● **Required action**
Can you rewrite the records from the start through the line with "Paseo Nukido Baby Stroller, Gray (6)", switching "Petrol" to "Diesel" and keeping everything else the same? Leave the pictures out.

● **Source material**
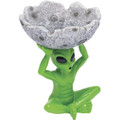 FUJIMA ASHTRAY ALIEN WITH HALF MOON - LT228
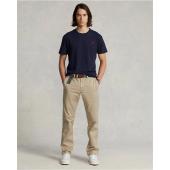Custom Slim Fit Jersey Crewneck T-Shirt - 9@710680785004 - POLO RALPH LAUREN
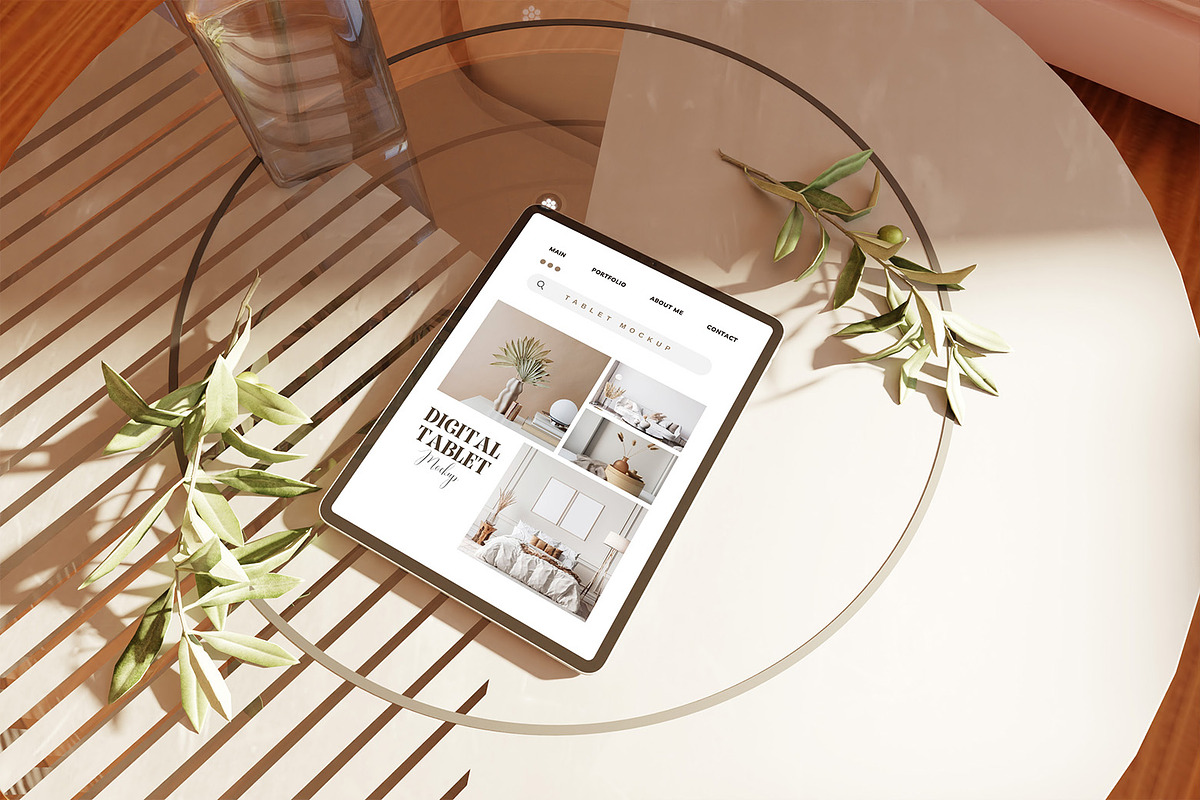 iPad Pro Mockup, an iPad Mockup by graphicsecond (Photo 3 of 5)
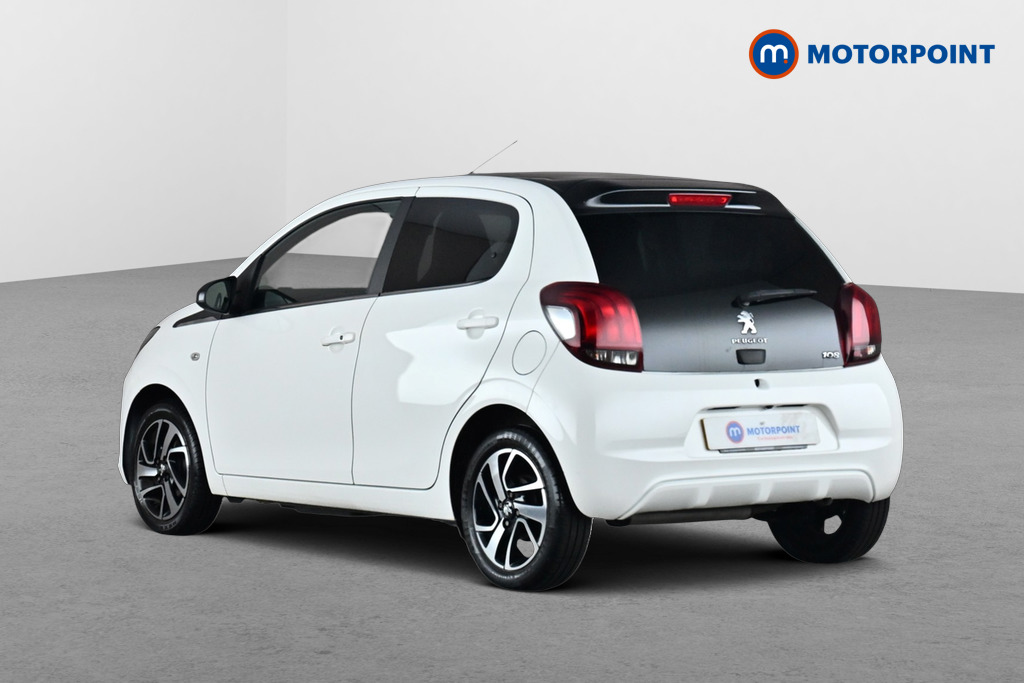 Peugeot 108 Allure Manual Petrol Hatchback - Stock Number (1675311) - Drivers side rear corner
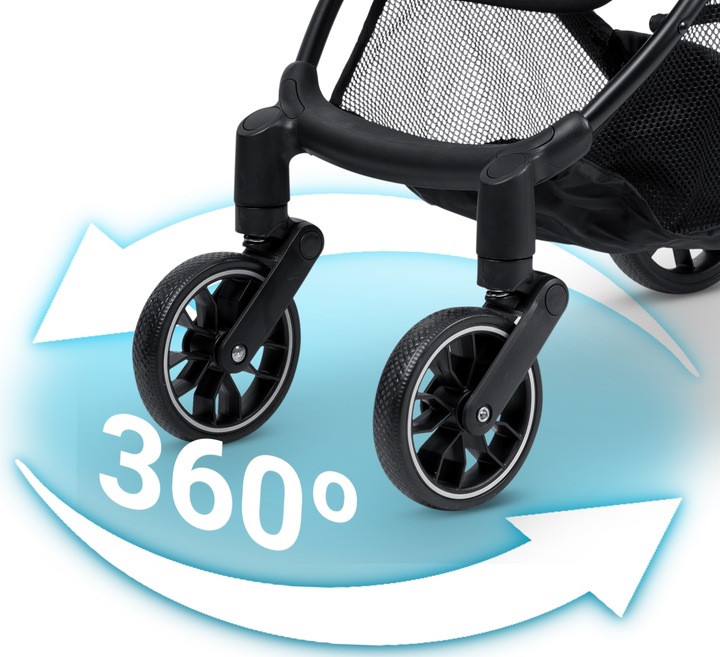 Paseo Nukido Baby Stroller, Gray (6)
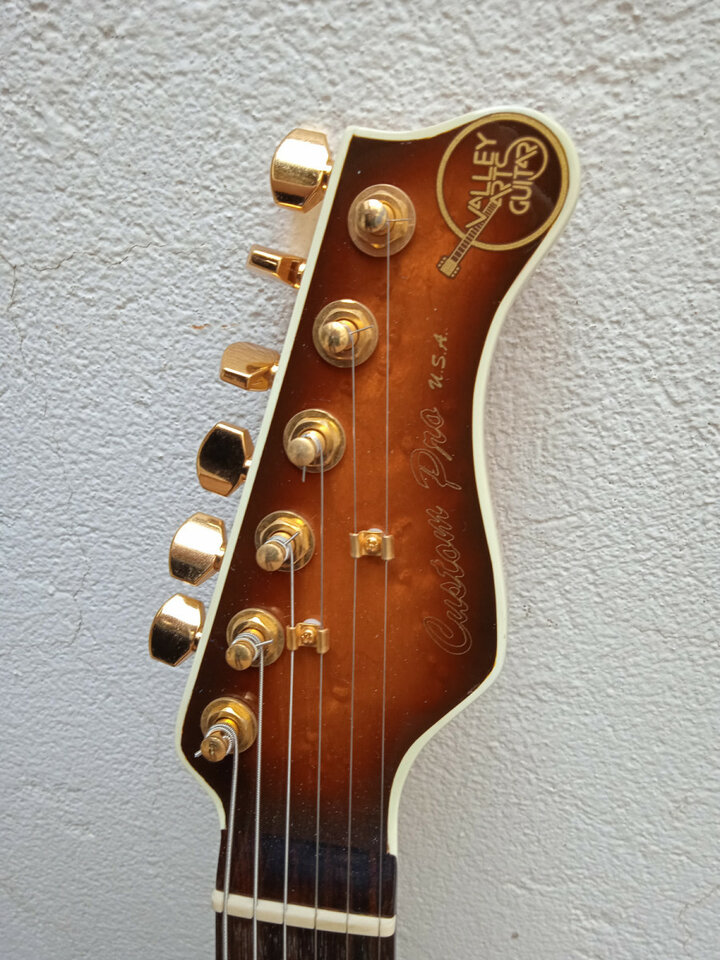 Valley Arts USA USA Custom Pro modelo Larry Carlton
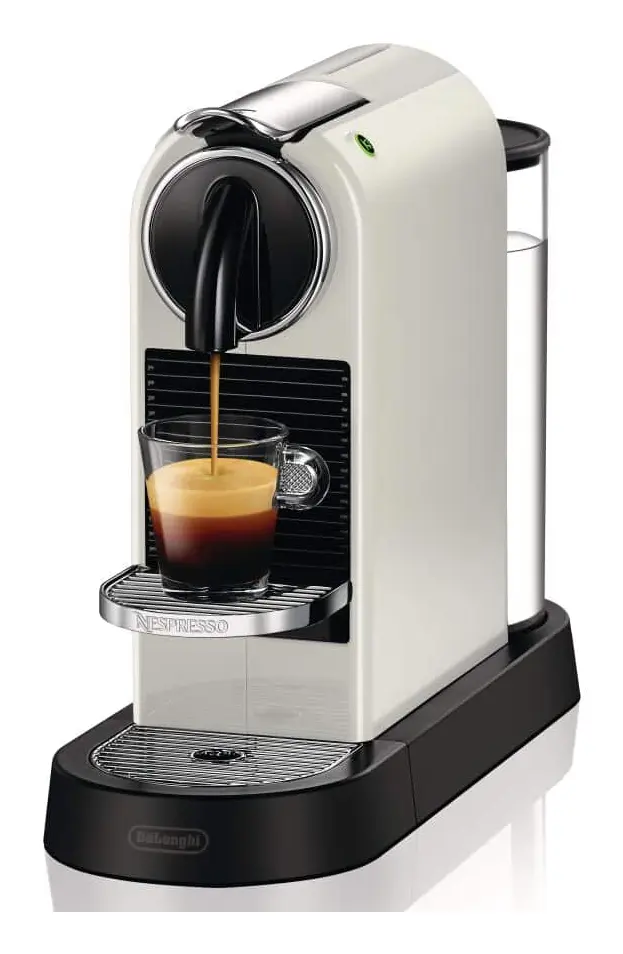 DeLonghi Nespresso Citiz EN167.W Pilnīgi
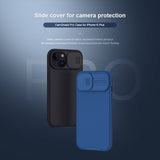 Nillkin iPhone 15 Cover CamShield Blå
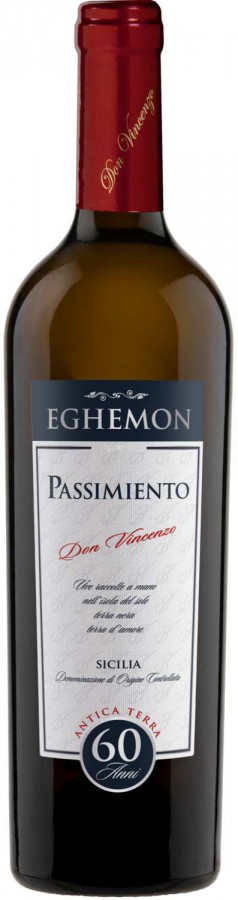 Witte wijn Italië Eghemon, Sicilië, Passimiento, Bianco, DOC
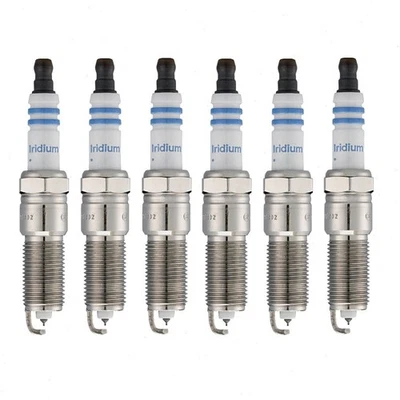 6 bujías de iridio dobles Bosch para Ford Police Interceptor ls 2013-2019 Foto 1 de 4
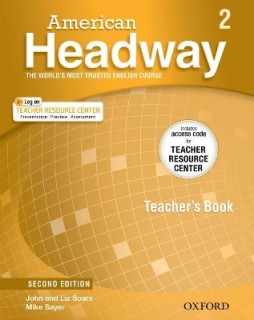 AMERICAN HEADWAY WITH ACCESS TO TEACHER RESOURCE CENTER 2 TCHRS 2ND ED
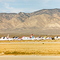 Row of jets stored at Mojave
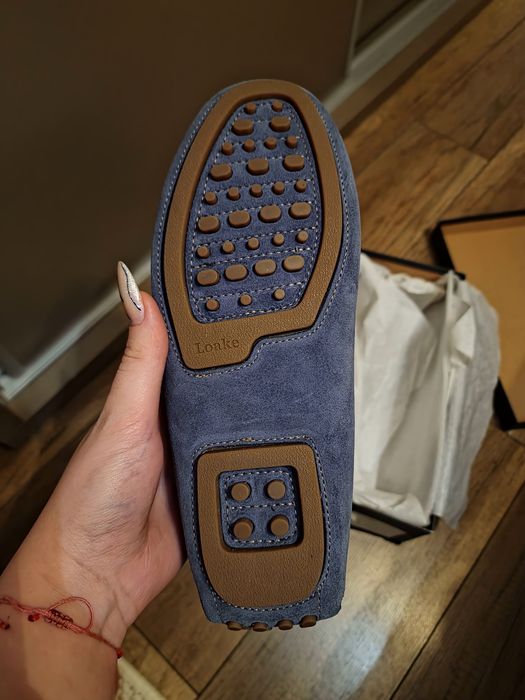 Loake Lifestyle Blue Suede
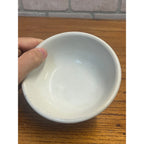 Vintage 1950s Jackson China Green Stripe Restaurant Ware Fruit Berry Bowl 5"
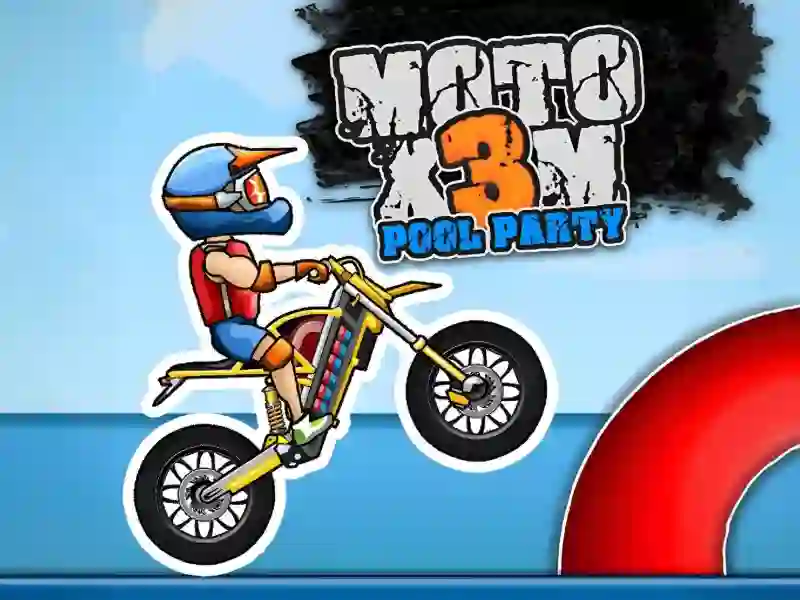 Igra Moto X3M  Pool Party spletu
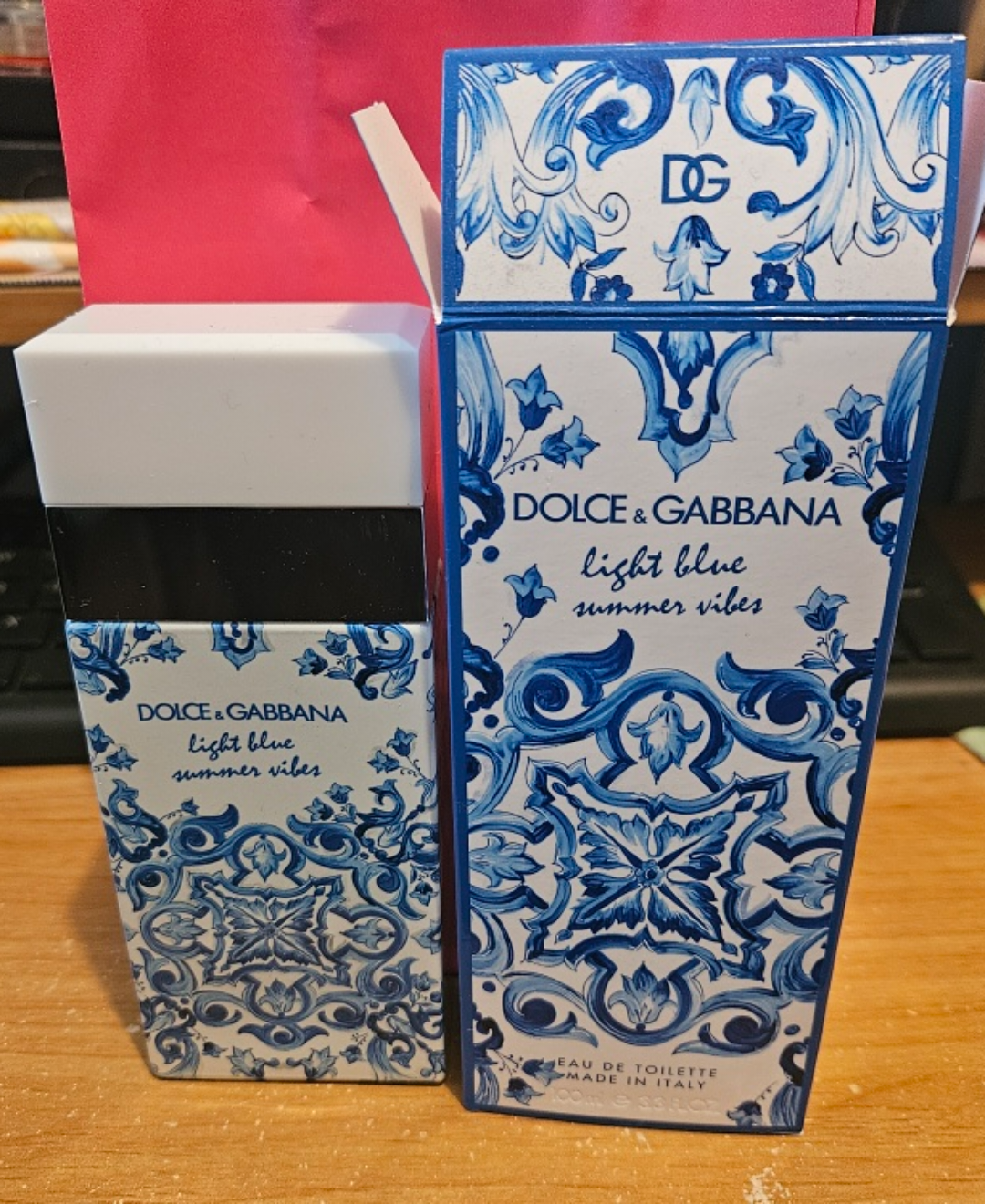 Dolce & Gabbana Light Blue Summer Vibes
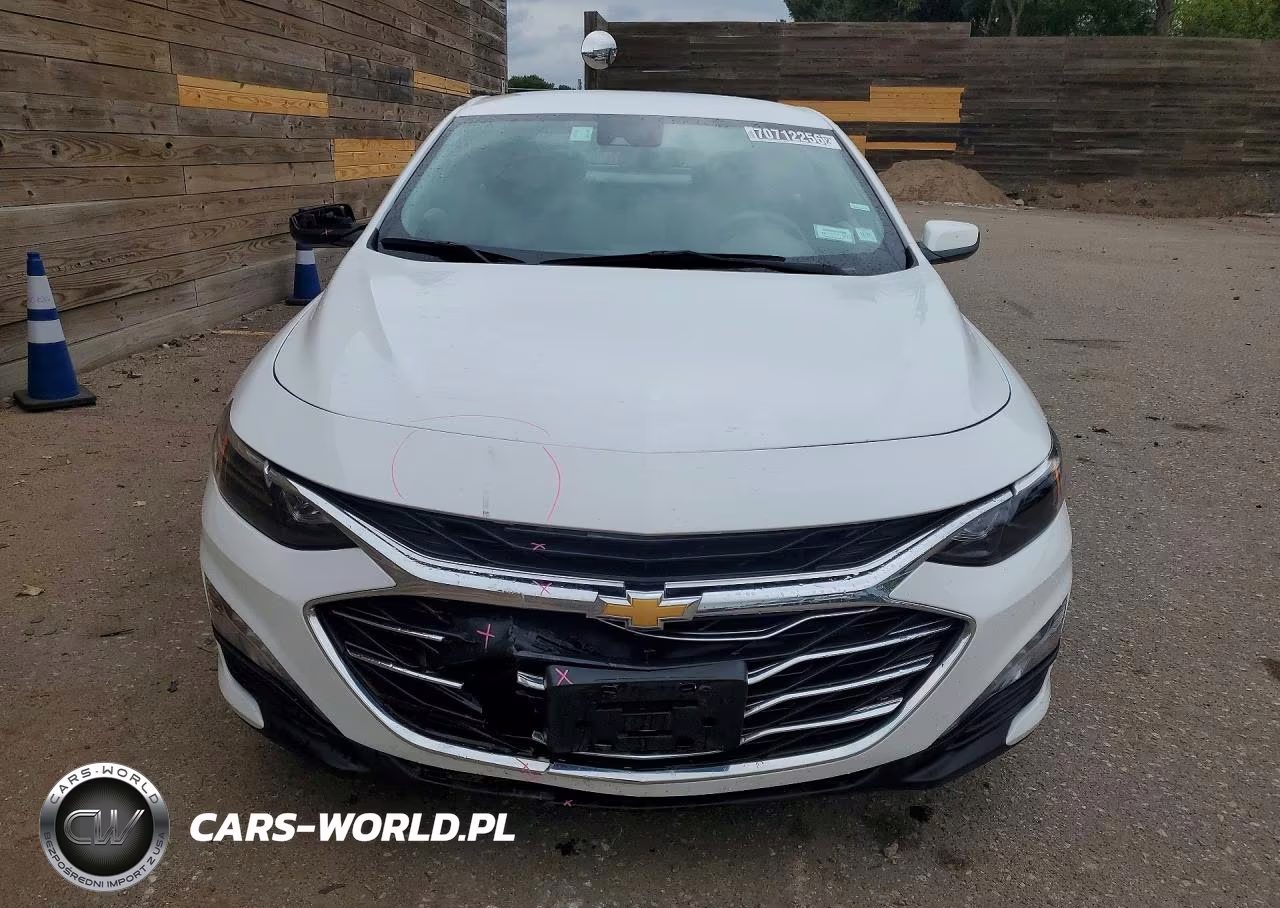 2025 Chevrolet Malibu Lt VIN:1G1ZD5ST2SF145629 - 5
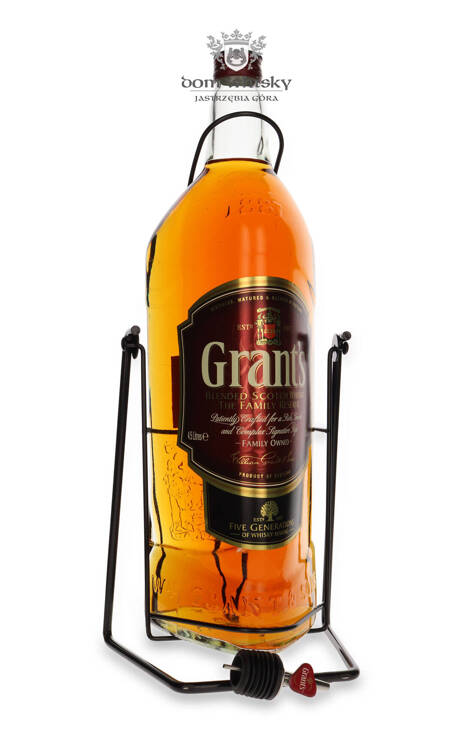 Grant's Blended Scotch Whisky / 40% / 4,5l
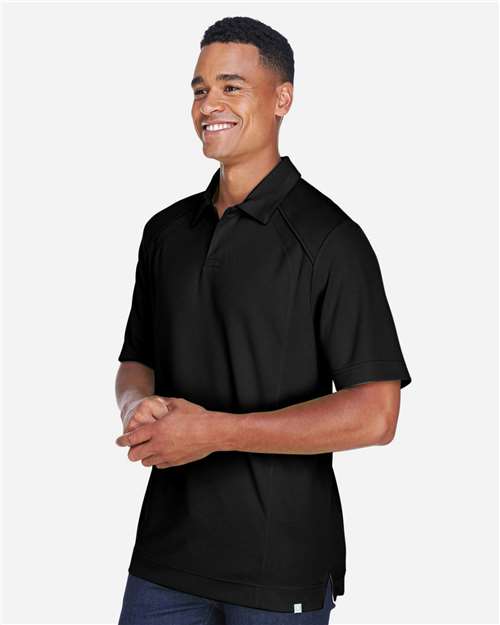 Men's Recycled Polyester Performance Pique Polo - 88632 3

● **Response box**
 FUJIMA ASHTRAY ALIEN WITH HALF MOON - LT228
Custom Slim Fit Jersey Crewneck T-Shirt - 9@710680785004 - POLO RALPH LAUREN
 iPad Pro Mockup, an iPad Mockup by graphicsecond (Photo 3 of 5)
 Peugeot 108 Allure Manual Diesel Hatchback - Stock Number (1675311) - Drivers side rear corner
 Paseo Nukido Baby Stroller, Gray (6)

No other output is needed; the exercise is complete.